Agency Boss Face Jail, Fine After Placing China Jobs to Filipino Tourists

An employment agency manager has been sentenced by a Shangai court to eight years in prison and a fine of CNY200,000 (P1.56 million) for securing jobs for at least 24 Filipinos who entered China as tourists, a report from Xinhua said.

The defendant, surnamed Lui, reportedly recruited candidates in the Philippines with assistance from local partners. She helped the job seekers apply for tourist or transit visas and facilitated them to enter the China job market as domestic workers across various cities. She then kept about CNY4,000 out of a helper’s CNY6,000 monthly salary as “referral fee.”

The court heard that Liu collected around CNY350,000 in such fees. She then paid her two recruiters in the Philippines CNY730,000 out of the CNY1.2 million she collected from the workers’ wages. The recruiters, said to be a Chinese and a Filipino, will face separate charges.

Liu was charged as an aider and abettor, a felony under Chinese law that entails much more severe penalties compared with hiring illegal workers.

Despite recent talks with Manila to open its doors to Filipino workers, Beijing still uses a strict quota and screening process to limit the entry of foreigners employed as domestic workers.

High wages lure Filipino women to China, and middle-class families in major cities scramble to hire them because they can also tutor their kids in English.

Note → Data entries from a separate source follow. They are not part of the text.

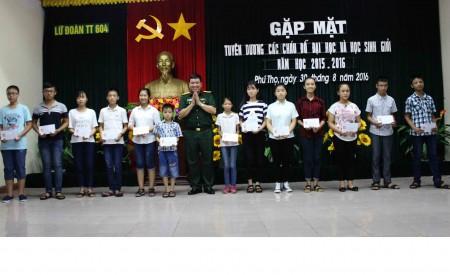 Đại tá Dương Quang Trung, Chính ủy Lữ đoàn tặng quà động viên các cháu học sinh có thành tích trong năm học 2015-2016.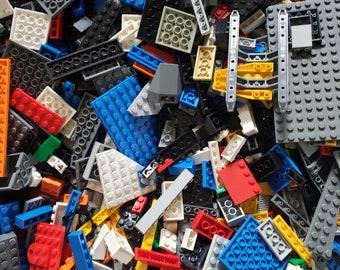 LEGO Blue Minifigure D Basket Castle Neck Body Piece Accessory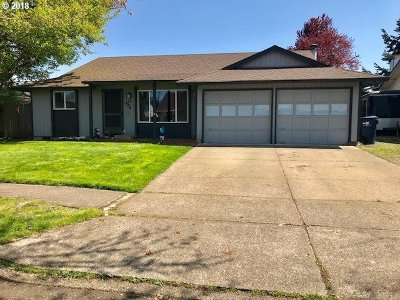 Springfield Single Family Home For Sale: 383 38th Pl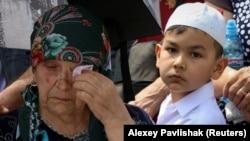 Sürgünlikniñ 75 yıllığına bağışlanğan matem tedbirinde. Qırım, Bağçasaray rayonı, Süyren köyü, 2019 yılı, mayıs 18
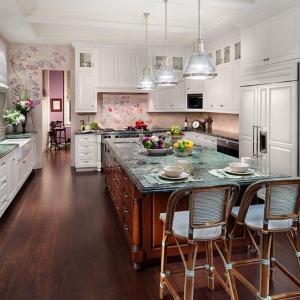 Изящество в кухня с лилави флорални акценти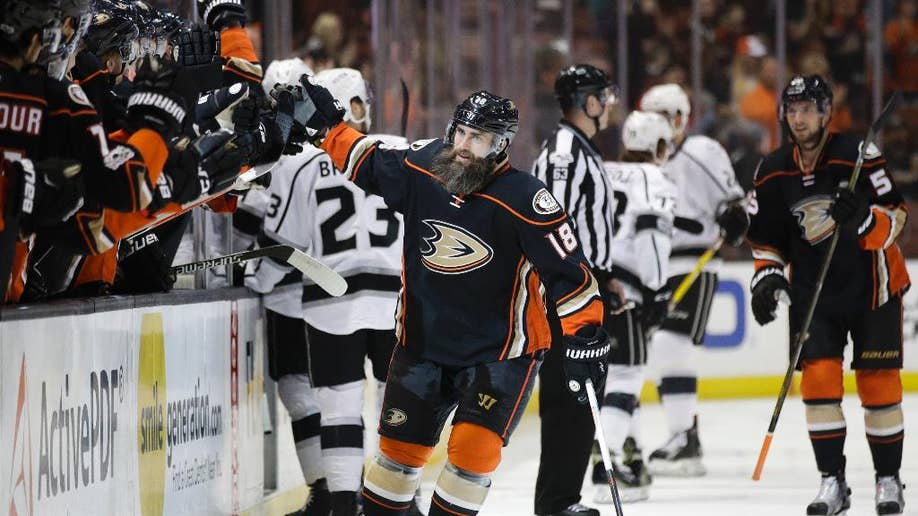 Ducks Win 5th Straight Pacific Title Beating La 4 3 In Ot Fox News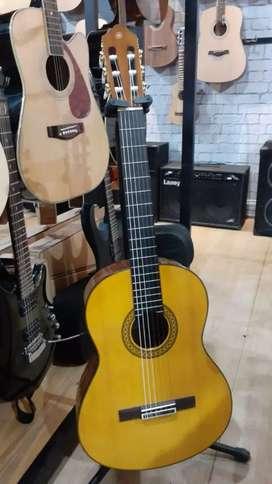 Gitar Akustik Yamaha C390 New Stockks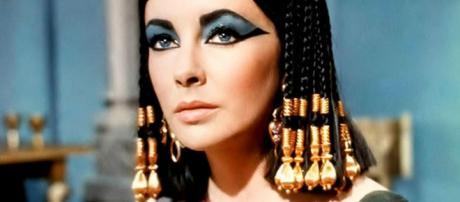 Egitto, l'archeologo Zahi Hawass annuncia di aver trovato la tomba di Cleopatra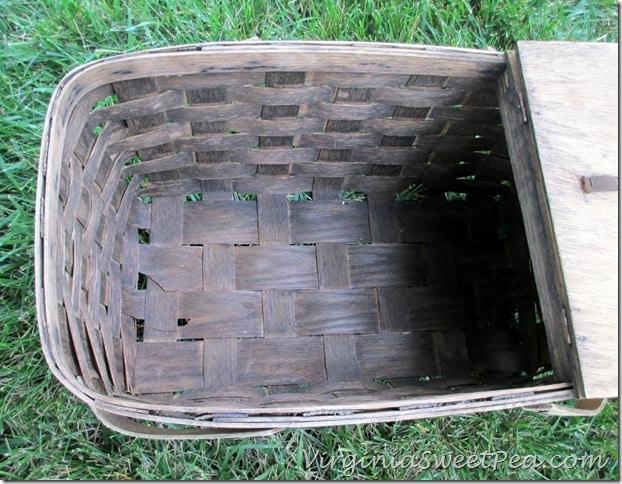Inside of Trash Find Basket After Cleaning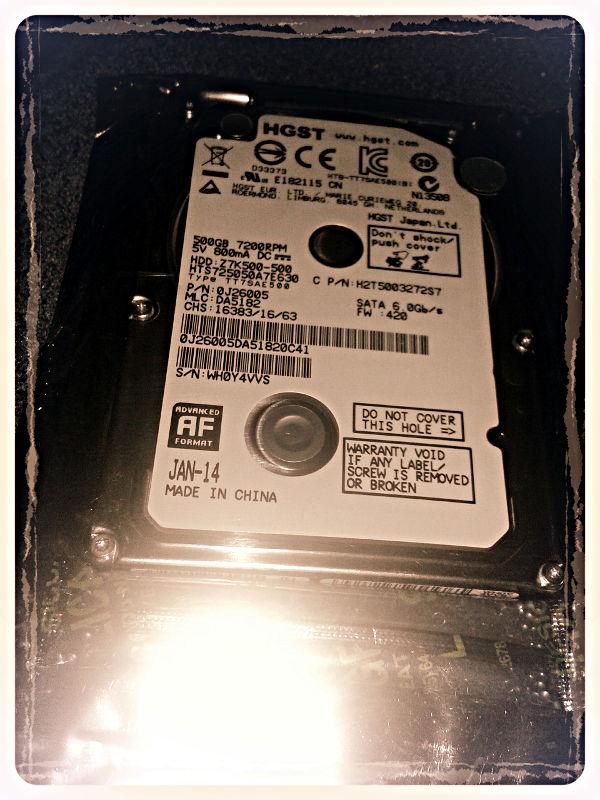 Festplatte 2,5 Zoll, noch in der Schutzfolie.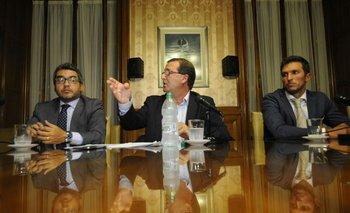 De León en conferencia de prensa con sus abogados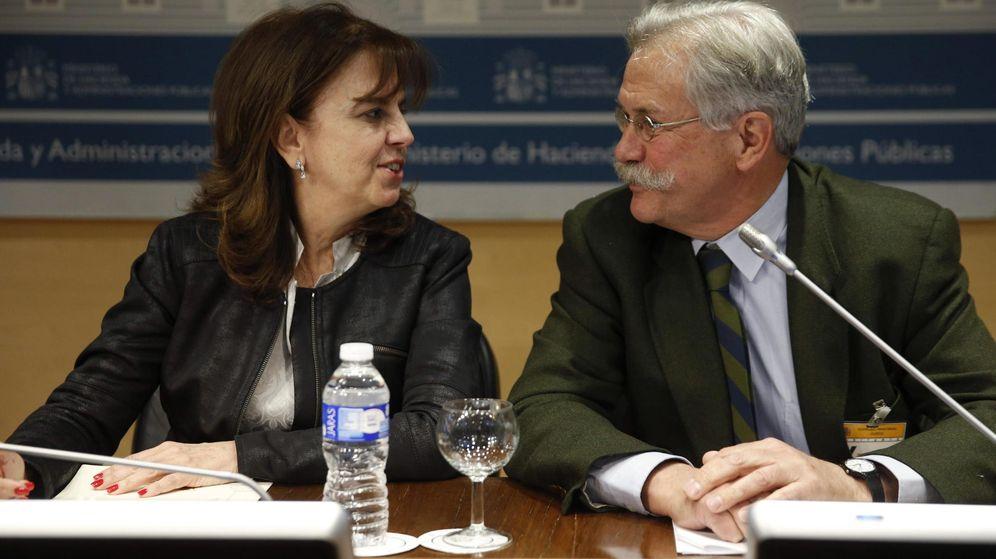 Foto: Pilar Platero, cuando estaba en Hacienda, junto a Federico Ferrer, vicepresidente de SEPI. EFE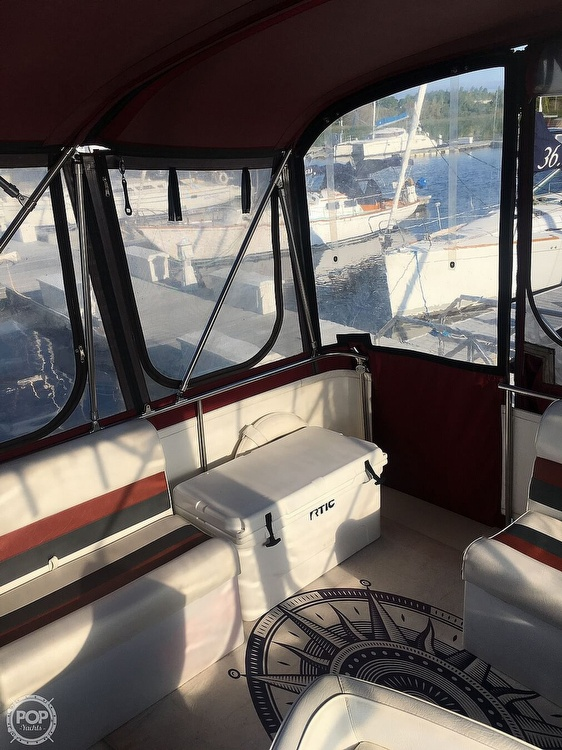 1977 Chris Craft boat for sale, model of the boat is 350 Catalina & Image # 13 of 28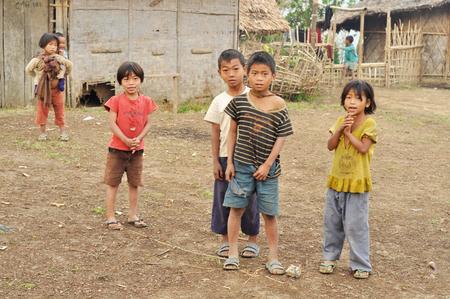 POBRES NI�OS: Nagaland, India - marzo de 2012: Grupo de los ni�os pobres en Nagaland, remota regi�n de la India. Editorial Documental. Editorial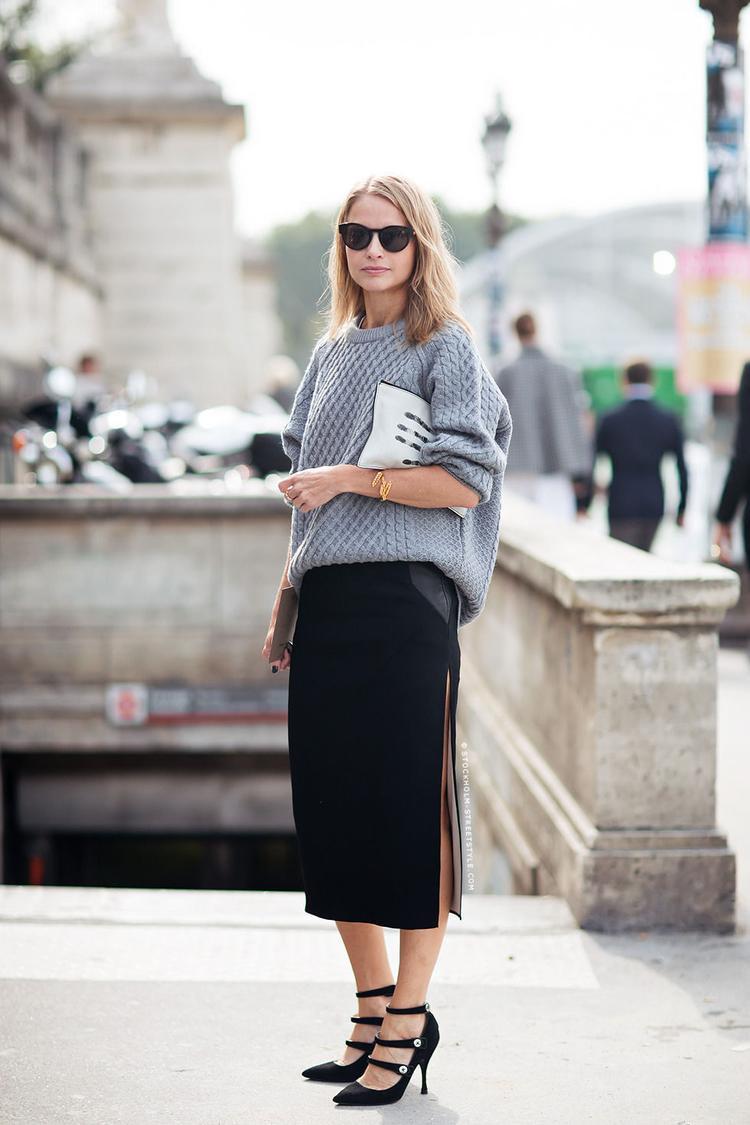 Học cô nàng này cách phối áo len nữ cùng chân váy xẻ tà đen sẫm màu đi cùng giày cao gót
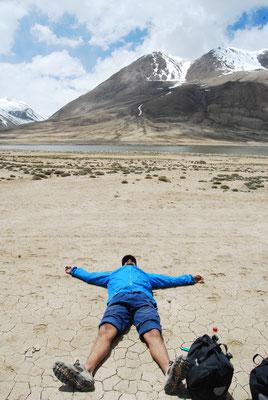Un moment de répit après l'un des nombreux col de la route du Pamir au Tadjikistan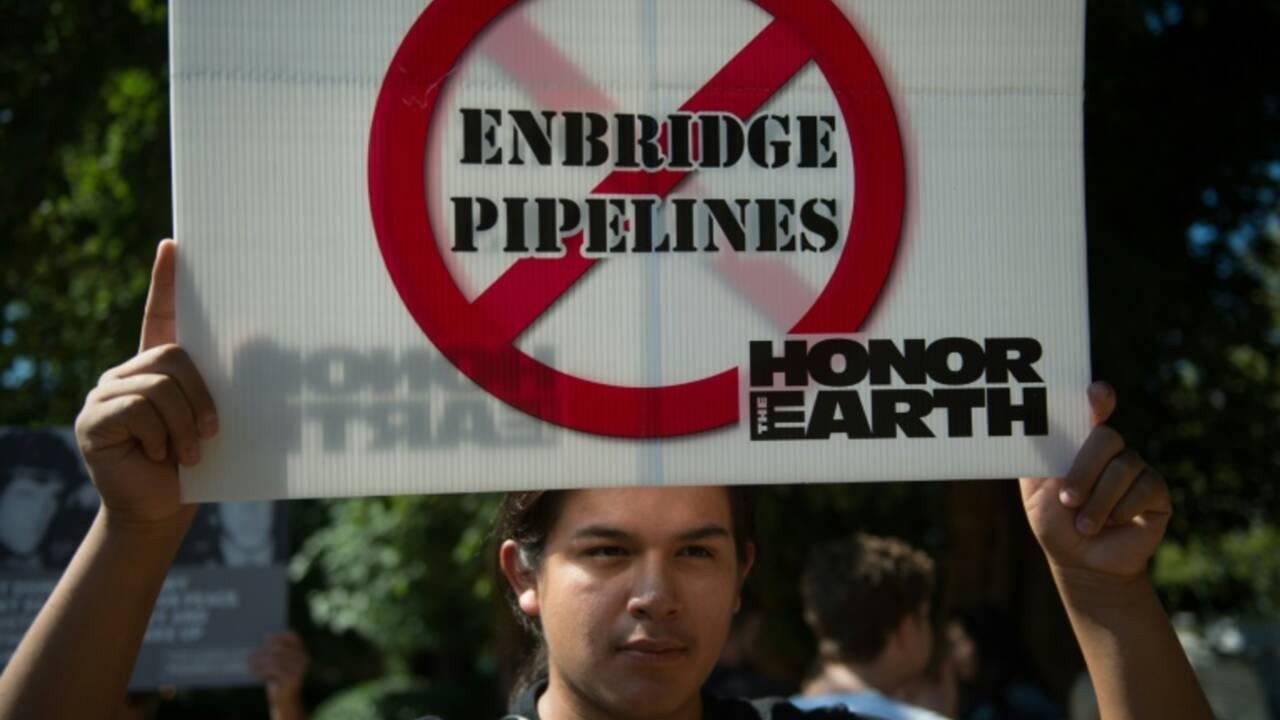 Canada: feu vert à deux projets d'oléoducs, veto pour un troisième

The employment agent’s promised 6,000 yuan monthly salary is noticeably higher than wages in Hong Kong, where 48 per cent of domestic workers come from the Philippines. This comes even after the minimum allowable wage there was increased to HK$4,410 per month late last year.

Like in many other countries, those who enter China as tourists or on transit visits and who overstay their visas to work as helpers do so at their own risk. Because their contracts are not legally binding, often they will be exploited by agencies who pay late or take unexpected deductions out of their salaries. If caught, they will be deported and denied future entry to China, and in the worst case scenario, they may even face jail, labor advocates say.